Ann Allergy Asthma Immunol. 2003 Aug;91(2):122-8; quiz 128-30, 194. doi: 10.1016/S1081-1206(10)62165-5.
Triatoma bugs are best known in the medical community as vectors of trypanosomiasis (Chagas disease). However, bites of Triatoma bugs are a cause of local cutaneous reactions and anaphylaxis, mainly in the western and southwestern United States. The reactions typically occur at night during sleep, and the bite may not be recognized. There is continuing public interest in medical complications of bites of these bugs, although the scope of the problem remains undefined.

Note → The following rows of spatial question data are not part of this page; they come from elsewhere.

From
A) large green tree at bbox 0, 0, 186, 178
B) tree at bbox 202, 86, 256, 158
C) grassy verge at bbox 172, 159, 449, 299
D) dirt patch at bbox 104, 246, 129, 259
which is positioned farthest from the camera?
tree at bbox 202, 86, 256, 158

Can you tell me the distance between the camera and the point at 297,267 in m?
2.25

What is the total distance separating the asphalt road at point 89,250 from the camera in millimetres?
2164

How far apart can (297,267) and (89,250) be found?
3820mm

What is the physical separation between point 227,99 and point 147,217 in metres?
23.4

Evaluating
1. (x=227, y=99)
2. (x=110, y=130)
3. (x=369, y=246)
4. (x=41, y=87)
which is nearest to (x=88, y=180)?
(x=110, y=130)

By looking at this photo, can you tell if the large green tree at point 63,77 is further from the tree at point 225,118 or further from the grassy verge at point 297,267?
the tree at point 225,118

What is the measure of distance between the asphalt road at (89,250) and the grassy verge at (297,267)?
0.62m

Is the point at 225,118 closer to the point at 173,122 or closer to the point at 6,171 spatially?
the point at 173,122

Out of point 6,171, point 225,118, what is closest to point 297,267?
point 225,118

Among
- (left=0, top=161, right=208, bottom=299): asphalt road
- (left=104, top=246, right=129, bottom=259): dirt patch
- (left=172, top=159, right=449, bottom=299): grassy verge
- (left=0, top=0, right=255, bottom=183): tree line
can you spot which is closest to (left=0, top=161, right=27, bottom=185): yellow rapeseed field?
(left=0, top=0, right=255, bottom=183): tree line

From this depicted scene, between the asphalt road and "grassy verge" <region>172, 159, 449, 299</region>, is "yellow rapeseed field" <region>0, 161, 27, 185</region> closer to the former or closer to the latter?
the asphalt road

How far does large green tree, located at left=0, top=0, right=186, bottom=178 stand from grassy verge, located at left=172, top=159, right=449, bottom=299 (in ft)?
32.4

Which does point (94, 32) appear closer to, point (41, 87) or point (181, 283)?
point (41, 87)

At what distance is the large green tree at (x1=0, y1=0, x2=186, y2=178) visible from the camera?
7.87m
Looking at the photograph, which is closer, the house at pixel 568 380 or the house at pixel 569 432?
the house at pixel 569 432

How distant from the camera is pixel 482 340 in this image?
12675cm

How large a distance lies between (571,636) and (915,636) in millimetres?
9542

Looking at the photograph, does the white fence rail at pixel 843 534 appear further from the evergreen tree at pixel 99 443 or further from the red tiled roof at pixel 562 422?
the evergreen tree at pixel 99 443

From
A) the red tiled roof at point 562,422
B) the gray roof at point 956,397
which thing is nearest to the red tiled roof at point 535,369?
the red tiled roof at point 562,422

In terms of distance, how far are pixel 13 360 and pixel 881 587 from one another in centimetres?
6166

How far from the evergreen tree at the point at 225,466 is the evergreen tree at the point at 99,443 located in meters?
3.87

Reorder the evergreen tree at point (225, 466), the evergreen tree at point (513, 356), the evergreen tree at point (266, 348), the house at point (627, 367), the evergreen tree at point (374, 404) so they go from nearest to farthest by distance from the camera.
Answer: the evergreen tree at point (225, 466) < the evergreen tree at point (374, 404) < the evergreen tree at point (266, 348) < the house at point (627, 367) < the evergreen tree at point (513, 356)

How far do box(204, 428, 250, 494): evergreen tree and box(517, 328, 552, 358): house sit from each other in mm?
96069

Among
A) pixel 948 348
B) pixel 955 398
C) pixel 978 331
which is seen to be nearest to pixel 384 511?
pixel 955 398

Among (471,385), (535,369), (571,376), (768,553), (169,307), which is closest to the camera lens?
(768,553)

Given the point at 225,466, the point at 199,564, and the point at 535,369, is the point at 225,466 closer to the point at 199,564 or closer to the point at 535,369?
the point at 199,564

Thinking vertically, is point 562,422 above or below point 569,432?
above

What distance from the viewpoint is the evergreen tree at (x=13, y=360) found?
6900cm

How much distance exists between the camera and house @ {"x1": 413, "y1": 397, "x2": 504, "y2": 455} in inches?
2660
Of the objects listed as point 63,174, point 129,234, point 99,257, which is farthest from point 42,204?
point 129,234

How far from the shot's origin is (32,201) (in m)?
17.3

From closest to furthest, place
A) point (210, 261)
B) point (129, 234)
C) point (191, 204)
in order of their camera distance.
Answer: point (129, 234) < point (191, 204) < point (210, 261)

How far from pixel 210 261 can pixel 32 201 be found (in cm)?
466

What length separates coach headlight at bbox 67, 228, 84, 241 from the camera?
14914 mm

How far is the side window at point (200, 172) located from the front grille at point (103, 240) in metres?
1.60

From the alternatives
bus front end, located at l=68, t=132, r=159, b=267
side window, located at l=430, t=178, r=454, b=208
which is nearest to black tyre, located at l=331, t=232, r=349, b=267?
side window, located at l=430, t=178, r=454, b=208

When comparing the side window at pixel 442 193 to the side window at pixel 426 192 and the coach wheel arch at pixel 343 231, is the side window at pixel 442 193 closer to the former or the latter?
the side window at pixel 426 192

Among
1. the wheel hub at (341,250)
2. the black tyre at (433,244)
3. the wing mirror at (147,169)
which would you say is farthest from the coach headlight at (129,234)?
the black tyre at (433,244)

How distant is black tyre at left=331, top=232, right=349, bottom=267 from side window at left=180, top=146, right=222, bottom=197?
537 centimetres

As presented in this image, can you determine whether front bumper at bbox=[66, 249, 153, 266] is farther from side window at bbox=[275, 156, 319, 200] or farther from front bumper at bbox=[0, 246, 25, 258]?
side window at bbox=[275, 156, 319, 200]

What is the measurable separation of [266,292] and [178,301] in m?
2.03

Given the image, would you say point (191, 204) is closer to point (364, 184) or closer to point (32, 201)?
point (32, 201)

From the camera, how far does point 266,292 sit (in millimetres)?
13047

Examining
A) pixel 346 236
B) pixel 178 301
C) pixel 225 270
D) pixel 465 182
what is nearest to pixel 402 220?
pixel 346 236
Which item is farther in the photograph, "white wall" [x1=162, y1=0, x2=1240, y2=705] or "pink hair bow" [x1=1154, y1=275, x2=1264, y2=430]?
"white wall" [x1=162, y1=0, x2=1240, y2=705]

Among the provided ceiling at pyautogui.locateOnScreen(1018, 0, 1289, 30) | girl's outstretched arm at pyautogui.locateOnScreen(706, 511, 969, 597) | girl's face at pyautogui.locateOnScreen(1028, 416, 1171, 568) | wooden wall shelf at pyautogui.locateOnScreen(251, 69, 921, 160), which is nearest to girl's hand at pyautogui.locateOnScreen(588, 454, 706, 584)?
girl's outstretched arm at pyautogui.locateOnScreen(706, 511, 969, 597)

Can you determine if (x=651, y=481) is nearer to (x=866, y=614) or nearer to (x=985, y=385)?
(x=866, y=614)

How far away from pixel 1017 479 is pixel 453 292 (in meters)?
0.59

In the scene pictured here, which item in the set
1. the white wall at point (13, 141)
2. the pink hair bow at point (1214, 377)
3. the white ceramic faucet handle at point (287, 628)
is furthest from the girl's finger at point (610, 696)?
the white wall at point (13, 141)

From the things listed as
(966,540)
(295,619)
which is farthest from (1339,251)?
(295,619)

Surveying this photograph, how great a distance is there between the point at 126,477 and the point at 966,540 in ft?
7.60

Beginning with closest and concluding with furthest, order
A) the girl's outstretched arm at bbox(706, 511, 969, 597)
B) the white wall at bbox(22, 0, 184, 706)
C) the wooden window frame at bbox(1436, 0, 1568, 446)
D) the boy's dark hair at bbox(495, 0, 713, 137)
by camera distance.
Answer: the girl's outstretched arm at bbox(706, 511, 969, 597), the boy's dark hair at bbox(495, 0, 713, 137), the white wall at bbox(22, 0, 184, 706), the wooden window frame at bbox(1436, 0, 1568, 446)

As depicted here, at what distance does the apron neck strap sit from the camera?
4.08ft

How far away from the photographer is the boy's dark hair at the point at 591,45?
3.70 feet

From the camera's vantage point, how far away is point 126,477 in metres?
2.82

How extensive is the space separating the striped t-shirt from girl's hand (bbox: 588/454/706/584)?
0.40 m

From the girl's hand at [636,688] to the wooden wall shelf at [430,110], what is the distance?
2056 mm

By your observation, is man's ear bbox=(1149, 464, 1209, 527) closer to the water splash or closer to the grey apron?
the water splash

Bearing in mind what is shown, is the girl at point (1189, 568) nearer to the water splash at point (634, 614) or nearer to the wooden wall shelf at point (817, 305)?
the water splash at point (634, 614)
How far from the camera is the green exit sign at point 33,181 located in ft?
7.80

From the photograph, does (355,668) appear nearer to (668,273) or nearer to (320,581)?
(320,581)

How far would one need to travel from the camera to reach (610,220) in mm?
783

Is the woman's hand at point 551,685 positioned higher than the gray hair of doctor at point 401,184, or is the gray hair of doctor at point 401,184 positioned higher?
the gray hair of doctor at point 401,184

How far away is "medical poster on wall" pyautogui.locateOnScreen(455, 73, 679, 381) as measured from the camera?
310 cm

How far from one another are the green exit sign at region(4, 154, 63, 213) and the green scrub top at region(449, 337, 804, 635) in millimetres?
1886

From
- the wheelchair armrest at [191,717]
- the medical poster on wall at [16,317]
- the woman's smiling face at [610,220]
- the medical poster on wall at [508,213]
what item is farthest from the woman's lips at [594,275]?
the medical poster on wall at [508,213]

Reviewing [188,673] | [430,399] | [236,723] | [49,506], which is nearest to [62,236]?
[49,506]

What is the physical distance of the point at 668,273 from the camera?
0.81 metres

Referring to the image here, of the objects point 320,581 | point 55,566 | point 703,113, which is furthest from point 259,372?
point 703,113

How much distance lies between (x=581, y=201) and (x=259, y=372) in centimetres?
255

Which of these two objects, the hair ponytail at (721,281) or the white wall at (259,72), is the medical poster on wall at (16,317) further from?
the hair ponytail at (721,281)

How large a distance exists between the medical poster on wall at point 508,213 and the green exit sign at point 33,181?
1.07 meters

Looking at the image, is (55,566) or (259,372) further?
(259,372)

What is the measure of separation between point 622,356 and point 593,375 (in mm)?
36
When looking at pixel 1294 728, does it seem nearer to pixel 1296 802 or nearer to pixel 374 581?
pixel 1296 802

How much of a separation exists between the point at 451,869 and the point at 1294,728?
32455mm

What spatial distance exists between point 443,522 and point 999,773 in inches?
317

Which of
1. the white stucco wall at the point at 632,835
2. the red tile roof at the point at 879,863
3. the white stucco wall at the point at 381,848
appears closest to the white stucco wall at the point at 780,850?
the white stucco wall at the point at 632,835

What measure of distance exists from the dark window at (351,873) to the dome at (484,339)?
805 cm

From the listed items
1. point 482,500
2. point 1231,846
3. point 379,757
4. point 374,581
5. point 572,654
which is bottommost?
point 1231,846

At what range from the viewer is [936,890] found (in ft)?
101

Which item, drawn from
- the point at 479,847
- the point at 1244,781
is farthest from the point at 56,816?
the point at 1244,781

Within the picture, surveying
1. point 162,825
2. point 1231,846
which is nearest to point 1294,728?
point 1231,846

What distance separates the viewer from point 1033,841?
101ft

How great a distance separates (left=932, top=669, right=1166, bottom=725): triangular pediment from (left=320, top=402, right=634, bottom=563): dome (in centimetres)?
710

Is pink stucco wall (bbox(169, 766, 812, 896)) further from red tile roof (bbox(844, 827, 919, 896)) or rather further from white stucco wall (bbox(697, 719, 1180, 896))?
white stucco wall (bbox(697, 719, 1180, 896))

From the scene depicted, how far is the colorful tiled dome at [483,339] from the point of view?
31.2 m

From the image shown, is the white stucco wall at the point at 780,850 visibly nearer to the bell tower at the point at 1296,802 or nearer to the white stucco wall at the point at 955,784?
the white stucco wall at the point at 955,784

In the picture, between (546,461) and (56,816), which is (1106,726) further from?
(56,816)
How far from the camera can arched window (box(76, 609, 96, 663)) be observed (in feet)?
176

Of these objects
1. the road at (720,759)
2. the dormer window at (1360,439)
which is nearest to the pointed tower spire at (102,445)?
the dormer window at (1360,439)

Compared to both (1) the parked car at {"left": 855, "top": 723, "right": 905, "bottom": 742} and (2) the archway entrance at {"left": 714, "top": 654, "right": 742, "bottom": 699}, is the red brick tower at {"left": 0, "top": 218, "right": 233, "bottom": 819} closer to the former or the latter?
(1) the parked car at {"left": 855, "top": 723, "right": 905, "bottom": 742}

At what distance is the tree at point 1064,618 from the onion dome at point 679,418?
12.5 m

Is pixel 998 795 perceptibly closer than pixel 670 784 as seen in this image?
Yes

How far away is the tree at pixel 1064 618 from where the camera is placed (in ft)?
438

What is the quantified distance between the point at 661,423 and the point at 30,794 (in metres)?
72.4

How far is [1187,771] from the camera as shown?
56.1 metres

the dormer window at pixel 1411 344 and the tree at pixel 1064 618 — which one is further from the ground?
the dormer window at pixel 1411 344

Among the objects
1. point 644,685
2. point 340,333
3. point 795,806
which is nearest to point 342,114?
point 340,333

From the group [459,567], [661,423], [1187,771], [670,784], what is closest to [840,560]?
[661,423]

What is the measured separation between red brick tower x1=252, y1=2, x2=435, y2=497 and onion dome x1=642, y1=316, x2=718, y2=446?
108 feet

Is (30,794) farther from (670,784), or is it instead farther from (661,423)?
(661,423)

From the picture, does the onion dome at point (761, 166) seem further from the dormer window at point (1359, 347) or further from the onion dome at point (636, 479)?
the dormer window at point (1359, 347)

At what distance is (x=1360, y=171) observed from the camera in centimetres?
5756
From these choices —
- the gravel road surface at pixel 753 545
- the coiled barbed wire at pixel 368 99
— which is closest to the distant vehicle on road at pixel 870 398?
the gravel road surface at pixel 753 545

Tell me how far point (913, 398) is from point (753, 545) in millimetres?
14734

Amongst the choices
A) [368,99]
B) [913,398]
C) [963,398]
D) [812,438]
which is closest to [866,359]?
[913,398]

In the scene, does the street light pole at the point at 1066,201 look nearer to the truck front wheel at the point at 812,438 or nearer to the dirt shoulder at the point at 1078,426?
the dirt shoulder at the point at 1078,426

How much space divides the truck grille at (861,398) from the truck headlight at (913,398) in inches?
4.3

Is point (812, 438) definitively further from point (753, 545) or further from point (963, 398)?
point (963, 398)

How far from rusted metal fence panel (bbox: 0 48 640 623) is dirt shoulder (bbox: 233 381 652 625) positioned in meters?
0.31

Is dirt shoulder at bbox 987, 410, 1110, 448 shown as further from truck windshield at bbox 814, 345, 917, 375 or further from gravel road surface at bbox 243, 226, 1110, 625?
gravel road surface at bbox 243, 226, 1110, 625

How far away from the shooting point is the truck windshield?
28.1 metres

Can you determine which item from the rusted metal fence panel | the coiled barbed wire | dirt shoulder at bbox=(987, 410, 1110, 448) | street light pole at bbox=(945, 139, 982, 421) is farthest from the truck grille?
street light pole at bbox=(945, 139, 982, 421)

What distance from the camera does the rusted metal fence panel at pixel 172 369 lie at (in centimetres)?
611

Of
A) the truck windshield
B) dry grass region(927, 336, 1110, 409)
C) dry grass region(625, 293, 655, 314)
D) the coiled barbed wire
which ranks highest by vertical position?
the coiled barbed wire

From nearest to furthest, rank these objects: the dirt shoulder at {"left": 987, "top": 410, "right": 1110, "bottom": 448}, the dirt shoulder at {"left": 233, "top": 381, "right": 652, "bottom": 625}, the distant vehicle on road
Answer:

To review the relevant medical literature, identify present knowledge, and determine future research goals for allergy to Triatoma.
Computerized databases were used to search the medical literature for articles in the English language on Triatoma bites, allergy and entomology, and Chagas disease.
Almost all identified articles on Triatoma allergy were used. Only selected articles on Triatoma bites and entomology were pertinent to the objectives. Articles on Chagas disease were limited to cases in the United States.
Bites of Triatoma bugs have been known to cause anaphylaxis for more than a century. These insects inhabit a large area of the United States, but to date most reports of allergic reactions to their bites have originated in the West and Southwest. The reactions typically occur at night during sleep following a bite on uncovered skin and may be unrecognized. Procalin has been identified as the major salivary allergen of Triatoma protracta and was recently cloned and expressed through recombinant technique. Allergenic reactivity has been demonstrated to salivary gland extracts of 2 species. The extracts of these 2 species have not shown immunologic cross-reactivity. Immunotherapy using a salivary gland extract appeared to be beneficial in a small number of patients; however, no commercial testing or treatment allergen is available.
Triatoma bites appear to be an important cause of anaphylaxis, especially in the western and southwestern United States. Because exposure to these insects often occurs during sleep, the incidence of allergic reactions to them is unclear. An epidemiologic study should be performed to determine the incidence, prevalence, and range of allergic responses to the bites of these insects. The lack of commercial antigen limits diagnostic and treatment capabilities. The development of an allergen under the Orphan Drug Act should be encouraged.
在医学界,锥蝽最为人所知的身份是锥虫病(恰加斯病)的传播媒介。然而,锥蝽叮咬是局部皮肤反应和过敏反应的一个病因,主要发生在美国西部和西南部。这些反应通常在夜间睡眠时出现,而且叮咬可能未被察觉。尽管该问题的范围仍不明确,但公众对这些昆虫叮咬所致医学并发症的兴趣持续存在。
回顾相关医学文献,梳理现有知识,并确定锥蝽过敏的未来研究目标。
利用计算机化数据库检索医学文献,查找有关锥蝽叮咬、过敏与昆虫学以及恰加斯病的英文文章。
几乎所有已识别的关于锥蝽过敏的文章均被采用。仅部分关于锥蝽叮咬和昆虫学的文章与研究目标相关。关于恰加斯病的文章仅限于美国的病例。
一个多世纪以来,已知锥蝽叮咬可引发过敏反应。这些昆虫在美国大片地区栖息,但迄今为止,大多数关于其叮咬过敏反应的报告都源自美国西部和西南部。反应通常在夜间睡眠时,在未覆盖皮肤被叮咬后出现,且可能未被察觉。前钙蛋白已被确定为长红锥蝽的主要唾液过敏原,最近通过重组技术进行了克隆和表达。已证实对2种锥蝽的唾液腺提取物具有变应原反应性。这2种锥蝽的提取物未显示出免疫交叉反应性。使用唾液腺提取物进行免疫疗法似乎对少数患者有益;然而,尚无商业化检测或治疗变应原可用。
锥蝽叮咬似乎是过敏反应的一个重要病因,尤其是在美国西部和西南部。由于接触这些昆虫通常发生在睡眠期间,对其过敏反应的发生率尚不清楚。应开展一项流行病学研究,以确定对这些昆虫叮咬过敏反应的发生率、患病率及范围。缺乏商业化抗原限制了诊断和治疗能力。应鼓励依据《孤儿药法案》开发一种变应原。